**Reading passage:**
*****

# Getting annoyed



## free2beme14 (May 2, 2014)

So hubby moved out over the weekend, things were going okay. We had discussed what he would take to his new place then and what would wait a few weeks. His last words were me were that he was going to do "whatever he needed to do to fix our relationship". So we have talked via text, have not seen each other. 

When he left I was concerned about him having keys to the house, not because I have anything to hide, but because I don't have keys to his place and it only seemed reasonable. Plus my first ex, had keys to our old house and tried to steal everything one day when I was at work. Only thing that stopped it was my Dad happened to drive by and see him. He said he wanted to keep the garage door opener so that he could help me with the dogs on the night I have school (we foster dogs for a rescue and have some of our own also). I thought he was trying to be kind, and was impressed that he would offer since it is out of his way. 

So last night was the night I had school, he went out and took care of the dogs and stuff like he said before I got home. He also did a few things at the house I had asked him to do (clean up his stuff, put tools in garage, etc). He said he was going to grab more clothes and a table. I was fine with that, he had asked me earlier in the day if he could have some other things and I had said no (it was a vacuum cleaner). 

I get home late from school and realize the laptop is gone and a clock from the kitchen. I really would not care, and I would have told him he could have those things if he would have just asked. So this morning I'm very upset by all this. He of course just blows it off and was like "do you want them back?" I said no, but am confused why he told me he took somethings but not others. 

I really should not be surprised by any of this, as communication is NOT one of his strengths, but really?


----------



## Ol'Pal (Aug 24, 2015)

That laptop and clock are as much his as they are yours at this point, right?


Not saying he shouldn't have at least TOLD you he was gonna take them.

Just playing a little devil's advocate here is all.


----------



## free2beme14 (May 2, 2014)

Ol'Pal said:


> That laptop and clock are as much his as they are yours at this point, right?
> 
> 
> Not saying he shouldn't have at least TOLD you he was gonna take them.
> ...


Yes they are and I would have been fine with him taking them. I just feel it would have been the right thing for him to let me know is all.


----------



## Malpheous (May 3, 2013)

Without a property division there is no right thing. He has access. He has a claim to ownership. He doesn't have a need to discuss, explain or otherwise notify. Any more than you do. He's either out, in or some combination.


----------



## aine (Feb 15, 2014)

Get a formal separation agreement outlining division of property immediately


----------



## H3rmit (Oct 3, 2015)

aine said:


> Get a formal separation agreement outlining division of property immediately


Is this something needed for a trial separation, which I'm going to have, as well? Or is this like permanently separate but not divorced yet, only? I posted a thread about my situation elsewhere, so I won't give any details here.


----------

*****

Scene question rows:
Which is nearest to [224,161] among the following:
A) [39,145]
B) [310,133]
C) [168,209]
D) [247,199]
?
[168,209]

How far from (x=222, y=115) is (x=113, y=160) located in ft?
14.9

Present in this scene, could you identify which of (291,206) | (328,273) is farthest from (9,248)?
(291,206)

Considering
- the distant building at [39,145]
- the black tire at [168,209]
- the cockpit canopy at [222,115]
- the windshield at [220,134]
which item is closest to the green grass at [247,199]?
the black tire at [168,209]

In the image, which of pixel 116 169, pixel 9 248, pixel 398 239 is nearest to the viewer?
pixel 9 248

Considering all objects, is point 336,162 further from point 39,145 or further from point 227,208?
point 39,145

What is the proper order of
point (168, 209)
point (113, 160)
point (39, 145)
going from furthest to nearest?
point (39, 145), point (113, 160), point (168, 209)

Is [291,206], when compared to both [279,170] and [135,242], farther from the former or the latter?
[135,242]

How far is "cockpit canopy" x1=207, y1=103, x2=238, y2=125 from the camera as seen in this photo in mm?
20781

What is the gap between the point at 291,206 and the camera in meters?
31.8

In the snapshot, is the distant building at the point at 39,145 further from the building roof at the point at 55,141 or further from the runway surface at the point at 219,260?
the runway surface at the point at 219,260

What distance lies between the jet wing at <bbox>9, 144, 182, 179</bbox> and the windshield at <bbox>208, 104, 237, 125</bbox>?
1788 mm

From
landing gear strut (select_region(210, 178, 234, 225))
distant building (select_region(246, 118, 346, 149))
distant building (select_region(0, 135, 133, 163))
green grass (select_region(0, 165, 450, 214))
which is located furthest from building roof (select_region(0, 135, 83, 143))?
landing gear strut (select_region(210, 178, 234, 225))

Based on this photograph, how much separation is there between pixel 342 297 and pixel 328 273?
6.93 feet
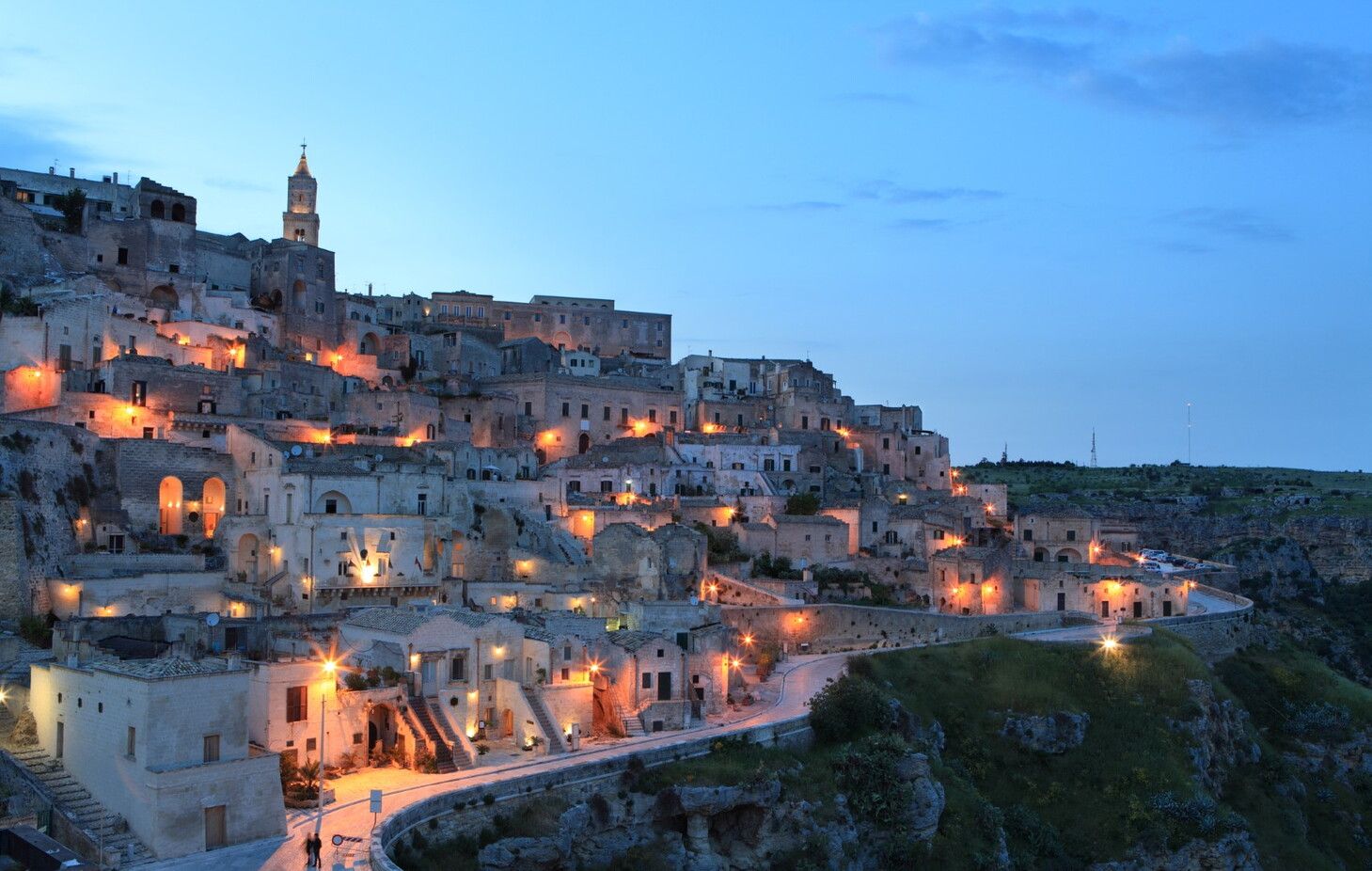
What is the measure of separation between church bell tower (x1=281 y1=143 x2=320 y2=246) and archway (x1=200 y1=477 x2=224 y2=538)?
1586 inches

*****

**Problems and tasks:**
A. According to the thread, what did the husband want to keep so he could help with the dogs on school nights?
B. Please rewrite the thread from "So last night" up to and including "but not others.", putting "lawn mower" in place of "vacuum cleaner".

**Solutions per task:**
A. The garage door opener.

B.
So last night was the night I had school, he went out and took care of the dogs and stuff like he said before I got home. He also did a few things at the house I had asked him to do (clean up his stuff, put tools in garage, etc). He said he was going to grab more clothes and a table. I was fine with that, he had asked me earlier in the day if he could have some other things and I had said no (it was a lawn mower). 

I get home late from school and realize the laptop is gone and a clock from the kitchen. I really would not care, and I would have told him he could have those things if he would have just asked. So this morning I'm very upset by all this. He of course just blows it off and was like "do you want them back?" I said no, but am confused why he told me he took somethings but not others.